I guess the best I can hope for is not to convince you - I doubt I could. But you don’t need to be convinced I am right. My mere point is to show, in my own way, that not eveyone who supports Israel does so because they are afraid of being called a Jew-hater, or because they are dupes. There is a case to be made for doing so out of both principle and (I submit) self-interest, and reduced to its most basic it is this: we must all hang together and help each other out as best we can in the face of a common Islamicist menace - as Canada did all those years ago by hiding US diplomats in Iran.

That’s your opinion, one on which we disagree. However, making it in ALL CAPS doesn’t make it any more convincing.

And now I really must go.

Maybe I just don’t fear the “Islamist menace” as much as you.

It comes out to about 1% of total US exports and a little under 1% of imports. I consider that to be almost nothing. For a visual representation the red X is Israel’s portion of the trade:

XXXXXXXXXXXXXXXXXXXXXXXXXXXXXXXXX
XXXXXXXXXXXXXXXXXXXXXXXXXXXXXXXXX
XXXXXXXXXXXXXXXXXXXXXXXXXXXXXXXXXX

I stand by my statements. In the grand scheme of things Israeli trade is nothing.

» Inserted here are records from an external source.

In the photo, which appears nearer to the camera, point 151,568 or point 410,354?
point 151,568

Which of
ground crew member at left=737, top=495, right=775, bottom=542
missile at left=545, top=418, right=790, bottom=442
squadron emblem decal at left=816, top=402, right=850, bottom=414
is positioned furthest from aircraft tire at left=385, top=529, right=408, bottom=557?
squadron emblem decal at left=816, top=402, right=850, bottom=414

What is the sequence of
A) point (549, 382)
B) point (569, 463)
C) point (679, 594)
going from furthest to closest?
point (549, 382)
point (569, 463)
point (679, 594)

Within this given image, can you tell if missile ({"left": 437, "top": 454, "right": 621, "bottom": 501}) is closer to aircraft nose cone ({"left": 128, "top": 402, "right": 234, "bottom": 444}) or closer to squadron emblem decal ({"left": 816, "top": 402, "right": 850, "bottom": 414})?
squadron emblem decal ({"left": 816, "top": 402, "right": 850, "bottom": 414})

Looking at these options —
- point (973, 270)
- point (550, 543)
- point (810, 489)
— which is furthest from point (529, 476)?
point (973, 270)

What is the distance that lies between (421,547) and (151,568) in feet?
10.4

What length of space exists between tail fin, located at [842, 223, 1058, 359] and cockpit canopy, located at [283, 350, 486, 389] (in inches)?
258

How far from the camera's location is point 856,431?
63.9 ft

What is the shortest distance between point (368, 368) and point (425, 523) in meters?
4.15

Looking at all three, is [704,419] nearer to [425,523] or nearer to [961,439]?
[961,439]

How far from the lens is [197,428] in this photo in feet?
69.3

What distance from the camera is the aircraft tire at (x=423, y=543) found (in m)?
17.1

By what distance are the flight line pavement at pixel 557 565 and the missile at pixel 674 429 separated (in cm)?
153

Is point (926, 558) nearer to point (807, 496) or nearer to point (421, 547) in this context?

Obviously there is a continuum of Germany’s power from 1945 to 1991, but my statements are still true. The USSR was the dominant economic and military power in the region. Even well into the 80s if the USSR had sent their army west they likely could have defeated Germany, even with our tank divisions there.

On the other hand, if Syria, Hezbollah, and Hamas attacked Israel with all their forces Israel would whip their butts and barely break a sweat doing it. Even if Egypt and Jordan joined in, Israel still would likely prevail.

As for the economics, Germany was next door to a dominant super power. Israel is surrounded by a bunch of third world countries. Jordan’s GDP per capita is just behind Swaziland, Egypt’s and Syria’s is just ahead of Cuba’s.

I don’t really know how to explain the difference any clearer.

Toothless? No. Ability to threaten Israel’s existance? No.

Well let’s hear the arguments.

Aid should also be based on ability to pay. A rich man spends more on security to protect his house but he doesn’t get any welfare. You still haven’t answered the fundamental question of why American’s should be paying for Israel’s defense.

You also did not justify Israel’s much greater amount of military aid compared to other countries. Indonesia is a democracy that is under attack from Islamic terrorists. Why Israel get 2.6 billion dollars of aid while Indonesia only got 130 million in 2004? Why did Israel get almost a billion dollars more than Afghanistan? Can anyone justify this?

I am not confused about anything. You, perhaps, are just ignorant of the fact that we give Israel economic aid. In 2004 they got 477 million dollars of economic aid. That aid alone would put them as the 6th largest recipient of US aid, excluding Iraq. Besides, aid is aid no matter what source it comes from. If we give Israel 3 billion dollars of military aid, that’s 3 billion dollars freed up to spend in other areas.

You know I wouldn’t even mind giving Israel aid if it was conditioned on pulling the racist religious lunatics out of the West Bank settlements.

Another point to be made is that we’re not talking about conventional military threats. We’re talking about terrorism. There is no such thing as a “front” in this conflict. There being no “front,” and no threat of conventional invasion, there is also no such thing as a “bulwark.” It’s not like Israel is physically standing between us and the terrorist threat. Terrorists can strike from anywhere.

That’s the kind of thinking that earned Bush the Elder a smackdown from AIPAC. Israel will not accept behavioral conditions on aid.

The post in question doesn’t attribute the lie to you. It does however note how commonly it’s heard and why so.